[Start of Selected text]
Rotating the pottery wheel is an important part of this process. Some traditional wheels have been replaced by steel electric wheels fitted with bearings. Nowadays, potters choose either traditional or electric wheels, whichever they find most convenient. The electric wheel offers the advantage of providing a smooth and even outer surface due to a faster spin speed. However, less skilled potters have difficulty in shaping pottery on an electric wheel because it goes so fast. Older potters often prefer traditional wheels because they have got used to working in a certain way and find it difficult to adapt to the new physical movements they need to operate an electrical wheel (Park, Song-Yong 2009: pp. 30-31).

The next processes to consider are coiling and slab building. Methods of coiling vary from region to region (Lyeom Gyeong-hwa 2001). Potters living in Gyeongsang- do prefer coiling while those in Jeollanam-do and Jeollabuk-do prefer slab building. Coiling the clay in rings is mainly done by the skilled master potter, who uses flatteners, anvils, trapezoids, wooden scissors and strips of finishing cloth. Mounting the clay rings and slabs is chiefly done by the master potter together with his assistants.

In addition, the skilled potter and his assistants engrave designs, dry the pots, glaze and stack the pots in the kiln. They engrave the designs with a wooden knife or their bare hands. The skilled master potter, his assistants and labourers work jointly to dry the pots in the workshop. The skilled potter and his assistants work together to stack the pots in the kiln and build the fire. Potters pay the utmost attention to the intensity of the fire and how heat is transmitted as this is crucially important in determining how the pots will turn out.

Physical actions

The technology affects the potter’s physical behaviour – the ways he uses his body. Mauss (1967) called it the techniques of body which means the physical actions related to a particular technical process. The technical process and physical actions form the operational sequence. During pottery making these include, ways of using hands and tools, the techniques of making joints when moulding the walls of the vessel, and the technical action of creating and shaping the vessel.

The potter’s actions are related to the rotary motion needed to spin the pot on the wheel during the process of throwing and controlling the pot shape (Vander Leeuw 2003: p.260). To turn the wheel the potter performs such actions as sitting, kneeling, squatting and pivoting. He needs to manipulate the clay so that it remains malleable while he is throwing the pot. Lastly, he needs to mould, squeeze, press and stretch the clay with his fingers. Such ordinary skills vary from regional to region. As aforementioned, potters from Jeolla provinces use the slab building technique while those from Gyeongsang provinces prefer the coiling method.

Firstly, the coiling technique calls for various hand skills depending on the type of vessel being built. For the slab building technique, potters frequently use tools as the slab is often wider than their hands, and they use their fingers less than in the coiling technique. Potters from Jeolla provinces often use an anvil and paddle to extend the slab by pounding it. In the coiling technique, potters use their thumbs and index fingers more frequently when raising the wall of the vessel.

Secondly, potters from all across the nation generally tend to make very thin pottery. The technique used to support the vessel wall can affect its thickness. Potters from Gyeongsang provinces use many clay rings which are drawn upwards from the bottom to form the vessel wall and their pottery is relatively thicker than that of Jeolla provinces. Pottery from this area is relatively thinner as potters there make the vessel wall by extending slabs of clay.

Thirdly, for the slab building technique, potters put a slab around a cylinder wall and then place another slab over it and level the joint off evenly using a paddle (Sayers and Rinzler 1987: p.200). The potters typically work and extend the clay with their thumbs. The potters use their index fingers to create the desired height and vessel wall thickness.
[End of Selected text]
[Start of Data lines]
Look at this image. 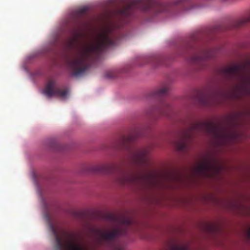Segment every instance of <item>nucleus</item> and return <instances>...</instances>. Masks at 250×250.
<instances>
[{"label":"nucleus","instance_id":"nucleus-1","mask_svg":"<svg viewBox=\"0 0 250 250\" xmlns=\"http://www.w3.org/2000/svg\"><path fill=\"white\" fill-rule=\"evenodd\" d=\"M175 8V0L164 1L161 0H129L122 9L106 20L101 27L95 41L82 44L67 64L74 76L83 74L89 67L91 61L107 47L116 45L120 36L118 30L130 22L135 16V11L153 15L168 12Z\"/></svg>","mask_w":250,"mask_h":250},{"label":"nucleus","instance_id":"nucleus-2","mask_svg":"<svg viewBox=\"0 0 250 250\" xmlns=\"http://www.w3.org/2000/svg\"><path fill=\"white\" fill-rule=\"evenodd\" d=\"M195 131L204 132L218 140H223L227 137L226 130L218 124L211 122H197L193 124L189 130L185 132L176 143V149L181 151H186L188 148L189 144L192 141V133Z\"/></svg>","mask_w":250,"mask_h":250},{"label":"nucleus","instance_id":"nucleus-3","mask_svg":"<svg viewBox=\"0 0 250 250\" xmlns=\"http://www.w3.org/2000/svg\"><path fill=\"white\" fill-rule=\"evenodd\" d=\"M106 218L109 221L119 224V226L111 230L95 229V232L101 239L106 242H112L119 237L125 235L129 227L133 223V220L129 217H120L114 214H108Z\"/></svg>","mask_w":250,"mask_h":250},{"label":"nucleus","instance_id":"nucleus-4","mask_svg":"<svg viewBox=\"0 0 250 250\" xmlns=\"http://www.w3.org/2000/svg\"><path fill=\"white\" fill-rule=\"evenodd\" d=\"M116 180L122 185L135 186L140 188L146 187L153 182L152 174L146 171H120Z\"/></svg>","mask_w":250,"mask_h":250},{"label":"nucleus","instance_id":"nucleus-5","mask_svg":"<svg viewBox=\"0 0 250 250\" xmlns=\"http://www.w3.org/2000/svg\"><path fill=\"white\" fill-rule=\"evenodd\" d=\"M186 53L189 54V56L187 57L185 54L182 55L187 58L191 63L199 65L200 69L204 67L205 62L207 59L213 58L215 56L214 50L206 49H199L194 53L191 52V49H188L186 50Z\"/></svg>","mask_w":250,"mask_h":250},{"label":"nucleus","instance_id":"nucleus-6","mask_svg":"<svg viewBox=\"0 0 250 250\" xmlns=\"http://www.w3.org/2000/svg\"><path fill=\"white\" fill-rule=\"evenodd\" d=\"M219 73L228 79L240 78L244 82H248L249 81L245 72L244 66L241 64L223 67L220 69Z\"/></svg>","mask_w":250,"mask_h":250},{"label":"nucleus","instance_id":"nucleus-7","mask_svg":"<svg viewBox=\"0 0 250 250\" xmlns=\"http://www.w3.org/2000/svg\"><path fill=\"white\" fill-rule=\"evenodd\" d=\"M69 92V91L67 88L56 86L55 82L53 80L48 82L43 90V94L48 98L58 96L65 99Z\"/></svg>","mask_w":250,"mask_h":250},{"label":"nucleus","instance_id":"nucleus-8","mask_svg":"<svg viewBox=\"0 0 250 250\" xmlns=\"http://www.w3.org/2000/svg\"><path fill=\"white\" fill-rule=\"evenodd\" d=\"M170 111V104L167 101H162L159 106L152 107L147 111V114L148 115L152 116L154 113H157L161 116L169 117H170L169 112Z\"/></svg>","mask_w":250,"mask_h":250},{"label":"nucleus","instance_id":"nucleus-9","mask_svg":"<svg viewBox=\"0 0 250 250\" xmlns=\"http://www.w3.org/2000/svg\"><path fill=\"white\" fill-rule=\"evenodd\" d=\"M55 237L56 240V248L57 250H84L80 245L71 243L67 245V249L64 248L65 245L62 239L58 235L54 230Z\"/></svg>","mask_w":250,"mask_h":250},{"label":"nucleus","instance_id":"nucleus-10","mask_svg":"<svg viewBox=\"0 0 250 250\" xmlns=\"http://www.w3.org/2000/svg\"><path fill=\"white\" fill-rule=\"evenodd\" d=\"M213 168L214 166L211 163L208 161H204L196 167L195 170L200 175L208 176Z\"/></svg>","mask_w":250,"mask_h":250},{"label":"nucleus","instance_id":"nucleus-11","mask_svg":"<svg viewBox=\"0 0 250 250\" xmlns=\"http://www.w3.org/2000/svg\"><path fill=\"white\" fill-rule=\"evenodd\" d=\"M218 95L213 97L210 96L207 94H201L198 97L199 103L204 106H211L214 104H219V102L216 99Z\"/></svg>","mask_w":250,"mask_h":250},{"label":"nucleus","instance_id":"nucleus-12","mask_svg":"<svg viewBox=\"0 0 250 250\" xmlns=\"http://www.w3.org/2000/svg\"><path fill=\"white\" fill-rule=\"evenodd\" d=\"M168 87L163 86L157 90L151 92L149 94V96L150 98L153 99L161 100L163 98L168 94Z\"/></svg>","mask_w":250,"mask_h":250},{"label":"nucleus","instance_id":"nucleus-13","mask_svg":"<svg viewBox=\"0 0 250 250\" xmlns=\"http://www.w3.org/2000/svg\"><path fill=\"white\" fill-rule=\"evenodd\" d=\"M131 157L137 163H145L146 161V152L144 150L135 149L132 153Z\"/></svg>","mask_w":250,"mask_h":250},{"label":"nucleus","instance_id":"nucleus-14","mask_svg":"<svg viewBox=\"0 0 250 250\" xmlns=\"http://www.w3.org/2000/svg\"><path fill=\"white\" fill-rule=\"evenodd\" d=\"M116 166L112 165H102L95 167L94 170L99 172L110 174L112 173Z\"/></svg>","mask_w":250,"mask_h":250},{"label":"nucleus","instance_id":"nucleus-15","mask_svg":"<svg viewBox=\"0 0 250 250\" xmlns=\"http://www.w3.org/2000/svg\"><path fill=\"white\" fill-rule=\"evenodd\" d=\"M141 136L139 130H136L135 132L129 134L127 137H124L122 139V143L124 146L127 145L137 138Z\"/></svg>","mask_w":250,"mask_h":250},{"label":"nucleus","instance_id":"nucleus-16","mask_svg":"<svg viewBox=\"0 0 250 250\" xmlns=\"http://www.w3.org/2000/svg\"><path fill=\"white\" fill-rule=\"evenodd\" d=\"M249 23H250V15L235 21L232 27L236 28H240Z\"/></svg>","mask_w":250,"mask_h":250},{"label":"nucleus","instance_id":"nucleus-17","mask_svg":"<svg viewBox=\"0 0 250 250\" xmlns=\"http://www.w3.org/2000/svg\"><path fill=\"white\" fill-rule=\"evenodd\" d=\"M83 36V33L79 29H75L73 32V37L70 40V44L75 43L79 38Z\"/></svg>","mask_w":250,"mask_h":250},{"label":"nucleus","instance_id":"nucleus-18","mask_svg":"<svg viewBox=\"0 0 250 250\" xmlns=\"http://www.w3.org/2000/svg\"><path fill=\"white\" fill-rule=\"evenodd\" d=\"M170 250H190V247L188 244L179 246L177 244H173L171 246Z\"/></svg>","mask_w":250,"mask_h":250},{"label":"nucleus","instance_id":"nucleus-19","mask_svg":"<svg viewBox=\"0 0 250 250\" xmlns=\"http://www.w3.org/2000/svg\"><path fill=\"white\" fill-rule=\"evenodd\" d=\"M105 77L107 78L113 79L117 77V74L115 71L109 70L106 72Z\"/></svg>","mask_w":250,"mask_h":250},{"label":"nucleus","instance_id":"nucleus-20","mask_svg":"<svg viewBox=\"0 0 250 250\" xmlns=\"http://www.w3.org/2000/svg\"><path fill=\"white\" fill-rule=\"evenodd\" d=\"M161 58L159 56L153 57L152 58V63L155 65H158L161 63Z\"/></svg>","mask_w":250,"mask_h":250},{"label":"nucleus","instance_id":"nucleus-21","mask_svg":"<svg viewBox=\"0 0 250 250\" xmlns=\"http://www.w3.org/2000/svg\"><path fill=\"white\" fill-rule=\"evenodd\" d=\"M87 8L84 7L79 9L78 12L80 15H83L84 14L87 12Z\"/></svg>","mask_w":250,"mask_h":250},{"label":"nucleus","instance_id":"nucleus-22","mask_svg":"<svg viewBox=\"0 0 250 250\" xmlns=\"http://www.w3.org/2000/svg\"><path fill=\"white\" fill-rule=\"evenodd\" d=\"M125 247L124 246L117 245L114 247V250H125Z\"/></svg>","mask_w":250,"mask_h":250},{"label":"nucleus","instance_id":"nucleus-23","mask_svg":"<svg viewBox=\"0 0 250 250\" xmlns=\"http://www.w3.org/2000/svg\"><path fill=\"white\" fill-rule=\"evenodd\" d=\"M222 29V27L220 26H217L216 27H215L212 30V32H216V31H220Z\"/></svg>","mask_w":250,"mask_h":250},{"label":"nucleus","instance_id":"nucleus-24","mask_svg":"<svg viewBox=\"0 0 250 250\" xmlns=\"http://www.w3.org/2000/svg\"><path fill=\"white\" fill-rule=\"evenodd\" d=\"M247 236L249 238H250V228L247 231Z\"/></svg>","mask_w":250,"mask_h":250},{"label":"nucleus","instance_id":"nucleus-25","mask_svg":"<svg viewBox=\"0 0 250 250\" xmlns=\"http://www.w3.org/2000/svg\"><path fill=\"white\" fill-rule=\"evenodd\" d=\"M219 95H220V96H221V97H222V96H224V95H224V94H223V93H219Z\"/></svg>","mask_w":250,"mask_h":250},{"label":"nucleus","instance_id":"nucleus-26","mask_svg":"<svg viewBox=\"0 0 250 250\" xmlns=\"http://www.w3.org/2000/svg\"><path fill=\"white\" fill-rule=\"evenodd\" d=\"M187 10H188L187 9H184L183 10V11H187Z\"/></svg>","mask_w":250,"mask_h":250}]
</instances>
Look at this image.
[End of Data lines]
▸ **Directive A**: In the pottery text, which tool do potters from Jeolla provinces often use along with a paddle to extend the slab?
▸ **Directive B**: Please continue the pottery text from where it stops.
The entries have nothing to do with the pottery text.

▸ **Expected answer A**: An anvil.

▸ **Expected answer B**:
Fourthly, in the clay ring technique, a version of coiling – building a pot from layers of clay rings, potters put the joint together by adding a thin ring of clay at the junction when raising the vessel wall in a process called Goyeok Doligi. On the other hand, potters using the slab building technique press with their left hand against the inside of the horizontal joint while connecting the upper and lower slabs along the external joint using their forefingers with a force which can hollow out a shallow groove. Potters choose slightly different techniques depending on whether they are making a large vessel, whether it enables them to work quickly, individual preference and the effect they are trying to achieve.

The process of spinning the potter’s wheel does not vary regionally. The speed of the spinning wheel, the potter’s skill with his hands and the surface treatment of the pottery are all functionally related (Park, Song-Yong 2008: p.194). Potters and their assistants use the rotary and centrifugal force of the wheel. The most important factors in using the wheel are the spin speed, momentum, stability and the absence of any vibration (Rice 1987: p.134). When working on a pottery wheel the potter turns the wheel with his foot, holds his working hand firmly on his thigh on the same side and regulates the speed and spin of the wheel according to the size and type of pot he is making. A fast spin speed makes for a smoother surface and an even shape. However, potters who are not so good with their hands may produce misshapen wares if the wheel goes too fast.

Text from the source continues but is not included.